Coronavirus | After Indore, three nearby districts see surge in deaths

They account for 85% of fatalities in Madhya Pradesh

April 25, 2020 10:26 pm | Updated 10:26 pm IST - Bhopal

Sigh of relief:  Patients who recovered from COVID-19 getting ready to leave a hospital in Indore on Friday.

Sigh of relief: Patients who recovered from COVID-19 getting ready to leave a hospital in Indore on Friday.

Three neighbouring districts of Indore — which reported the most COVID-19 cases in Madhya Pradesh — are fast emerging as the new hotspots. Three out of four patients to die of the illness in the State come from the four districts combined.

The alarming trend is prompting health experts to enquire into why 85% of the 99 deaths owing to COVID-19 have occurred in just four of the 52 districts. After Indore, the country’s cleanest city, Ujjain, Khargone and Dewas recorded the most number of fatalities in the State.

As of April 25, in Dewas district, having a population of just 15.6 lakh, as many as six, or 27.2% of all patients have died of the illness, registering one of the highest case fatality rates in the country. District’s Chief Medical and Health Officer R.K. Saxena said: “One of the recovered patients was a frequent traveller to a hotspot in Indore.” He unknowingly brought the virus upon seven members of his family, of which three have died.

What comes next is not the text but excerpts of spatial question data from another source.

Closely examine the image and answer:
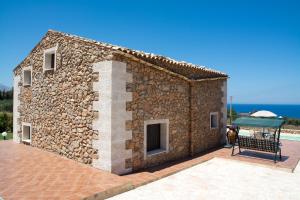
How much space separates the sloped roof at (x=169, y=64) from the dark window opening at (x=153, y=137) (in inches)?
90.0

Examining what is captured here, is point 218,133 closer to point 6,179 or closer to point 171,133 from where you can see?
point 171,133

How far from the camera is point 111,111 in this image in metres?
6.77

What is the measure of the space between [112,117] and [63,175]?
84.1 inches

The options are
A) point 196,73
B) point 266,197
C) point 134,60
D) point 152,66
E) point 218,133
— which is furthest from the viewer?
point 218,133

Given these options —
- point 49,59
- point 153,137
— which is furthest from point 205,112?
point 49,59

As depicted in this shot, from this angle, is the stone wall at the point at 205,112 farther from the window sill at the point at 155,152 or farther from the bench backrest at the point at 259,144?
the window sill at the point at 155,152

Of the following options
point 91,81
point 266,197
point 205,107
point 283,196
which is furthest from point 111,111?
point 205,107

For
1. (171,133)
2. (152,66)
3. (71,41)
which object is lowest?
(171,133)

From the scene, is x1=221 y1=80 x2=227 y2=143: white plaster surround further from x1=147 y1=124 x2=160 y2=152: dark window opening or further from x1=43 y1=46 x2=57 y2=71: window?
x1=43 y1=46 x2=57 y2=71: window

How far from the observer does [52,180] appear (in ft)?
20.2

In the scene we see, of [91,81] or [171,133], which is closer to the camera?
[91,81]

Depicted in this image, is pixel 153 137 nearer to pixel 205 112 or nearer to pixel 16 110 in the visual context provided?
pixel 205 112

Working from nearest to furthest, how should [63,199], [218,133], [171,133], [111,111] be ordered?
[63,199] < [111,111] < [171,133] < [218,133]

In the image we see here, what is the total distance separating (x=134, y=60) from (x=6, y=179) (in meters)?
4.93
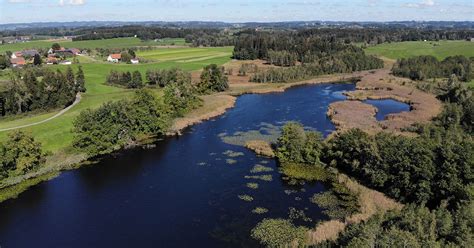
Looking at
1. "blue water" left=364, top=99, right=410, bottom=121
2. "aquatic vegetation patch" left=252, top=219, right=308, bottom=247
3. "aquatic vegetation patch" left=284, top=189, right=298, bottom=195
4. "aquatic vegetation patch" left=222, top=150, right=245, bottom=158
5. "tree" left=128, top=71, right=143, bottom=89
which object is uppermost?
"tree" left=128, top=71, right=143, bottom=89

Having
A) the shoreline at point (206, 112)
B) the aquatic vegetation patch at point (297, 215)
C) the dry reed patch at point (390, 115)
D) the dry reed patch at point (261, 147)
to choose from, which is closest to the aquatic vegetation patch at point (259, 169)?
the dry reed patch at point (261, 147)

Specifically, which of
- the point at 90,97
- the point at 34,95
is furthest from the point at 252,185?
the point at 90,97

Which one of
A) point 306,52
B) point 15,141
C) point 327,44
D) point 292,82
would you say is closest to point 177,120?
point 15,141

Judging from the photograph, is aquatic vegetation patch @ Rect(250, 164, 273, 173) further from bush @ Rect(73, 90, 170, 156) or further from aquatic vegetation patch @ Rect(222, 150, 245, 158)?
bush @ Rect(73, 90, 170, 156)

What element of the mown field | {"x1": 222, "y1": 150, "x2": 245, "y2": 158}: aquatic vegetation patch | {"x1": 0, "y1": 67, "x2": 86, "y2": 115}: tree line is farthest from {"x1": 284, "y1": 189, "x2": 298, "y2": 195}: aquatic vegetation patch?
{"x1": 0, "y1": 67, "x2": 86, "y2": 115}: tree line

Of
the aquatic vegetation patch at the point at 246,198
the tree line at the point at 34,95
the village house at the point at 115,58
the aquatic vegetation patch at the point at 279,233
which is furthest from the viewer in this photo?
the village house at the point at 115,58

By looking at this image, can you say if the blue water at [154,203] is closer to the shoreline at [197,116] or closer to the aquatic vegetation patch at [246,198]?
the aquatic vegetation patch at [246,198]
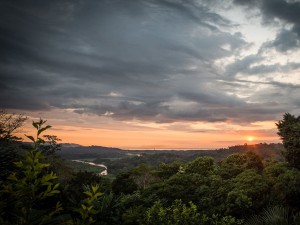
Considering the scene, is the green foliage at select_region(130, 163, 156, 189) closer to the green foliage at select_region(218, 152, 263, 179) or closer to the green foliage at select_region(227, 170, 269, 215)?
the green foliage at select_region(218, 152, 263, 179)

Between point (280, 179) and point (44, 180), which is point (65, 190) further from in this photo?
point (280, 179)

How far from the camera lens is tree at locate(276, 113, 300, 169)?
2134cm

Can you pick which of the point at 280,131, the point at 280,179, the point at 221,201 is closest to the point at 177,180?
the point at 221,201

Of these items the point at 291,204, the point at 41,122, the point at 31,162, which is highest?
the point at 41,122

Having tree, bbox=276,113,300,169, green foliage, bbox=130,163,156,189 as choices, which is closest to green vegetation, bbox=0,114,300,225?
tree, bbox=276,113,300,169

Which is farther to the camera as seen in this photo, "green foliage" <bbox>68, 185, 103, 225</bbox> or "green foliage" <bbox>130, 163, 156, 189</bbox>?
"green foliage" <bbox>130, 163, 156, 189</bbox>

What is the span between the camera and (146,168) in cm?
4116

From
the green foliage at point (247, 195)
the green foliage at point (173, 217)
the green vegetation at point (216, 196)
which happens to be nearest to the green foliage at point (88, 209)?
the green vegetation at point (216, 196)

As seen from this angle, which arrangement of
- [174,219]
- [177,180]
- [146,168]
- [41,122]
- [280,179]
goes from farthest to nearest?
1. [146,168]
2. [177,180]
3. [280,179]
4. [174,219]
5. [41,122]

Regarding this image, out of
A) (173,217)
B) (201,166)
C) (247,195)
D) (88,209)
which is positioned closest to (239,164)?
(201,166)

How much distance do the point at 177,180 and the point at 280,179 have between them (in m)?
7.54

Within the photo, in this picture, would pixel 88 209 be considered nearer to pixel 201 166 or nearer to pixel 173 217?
pixel 173 217

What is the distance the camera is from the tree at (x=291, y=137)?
21.3 meters

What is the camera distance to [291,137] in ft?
71.2
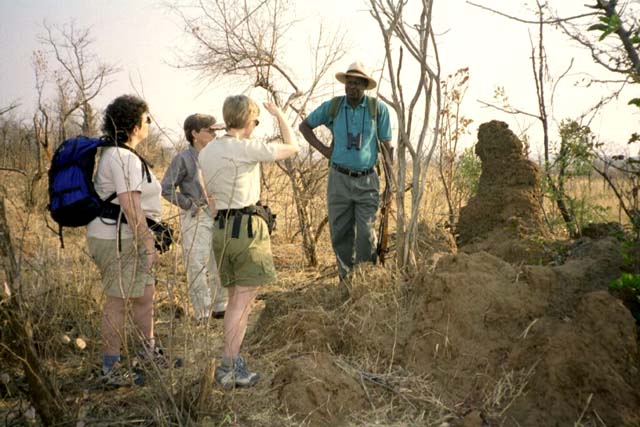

The other three deaths were hastened by co-morbidities.

Also read: Coronavirus India lockdown Day 32 updates

In Khargone district, six or 10% of all patients have died so far. Whereas in Ujjain, 15 of 103, or 14.5% of patients who tested positive had died. The infection has inflicted the worst toll on Indore, where 57, or 5.25% of all patients have died of it.

Hospitals stretched

In the absence of enough government-run tertiary care centres in west Madhya Pradesh, patients from 14 districts are used to seeking treatment in Indore, whose own infrastructure is under stress now. “Our hospitals, both private and government, are overflowing,” said a professor at the government-run Mahatma Gandhi Memorial Medical College (MGMMC), Indore, requesting anonymity.

Also read: In Madhya Pradesh, power play during a pandemic

The virus’s spread could majorly be contained by restricting mobility, including that of patients, said Salil Sakalle, associate professor, Community Medicine department at the college. “Shifting every coronavirus patient elsewhere for treatment increases the probability of infecting another 20-25 people, as they are accompanied by attendants too. Therefore patients from neighbouring districts are now being mostly treated there itself unless serious,” he said.

Health experts were considering whether carriers had taken the virus from the hotspots of Indore to other districts, said Lokendra Dave, member of the State COVID-19 Technical Advisory Committee. “The virus may have been carried by those violating the lockdown and travelling,” he said.

Moreover, he said, many patients were presenting themselves late at hospitals “Around 60 of the 80 initial deaths can be attributed to late reporting. People still do not take cold, cough and fever good enough a reason to see a doctor,” said Dr. Dave.

“The fear surrounding isolation further prevented the infected to approach the health system. There is social stigma and phobia attached with the coronavirus,” he said.

In addition, the MGMMC, on advice of the State government, is sending samples collected from the four districts, including Indore, to the National Institute of Virology, Pune, to ascertain whether a mutated, more virulent form of the virus is causing more deaths in the region.

There was no question of the virus travelling from Indore to neighbours as the lockdown was being imposed strictly, said Akash Tripathi, Indore Divisional Commissioner. “Only for essential services and emergencies are we relaxing it,” he clarified.

Still, the virus is spreading to at least two-three new areas every day in Indore, he admitted. “At least 10% of recent cases have come from newer areas. The epidemiological link is that doctors, police personnel and pharmacists, who often work in containment areas unknowingly carry it back to their residential areas.”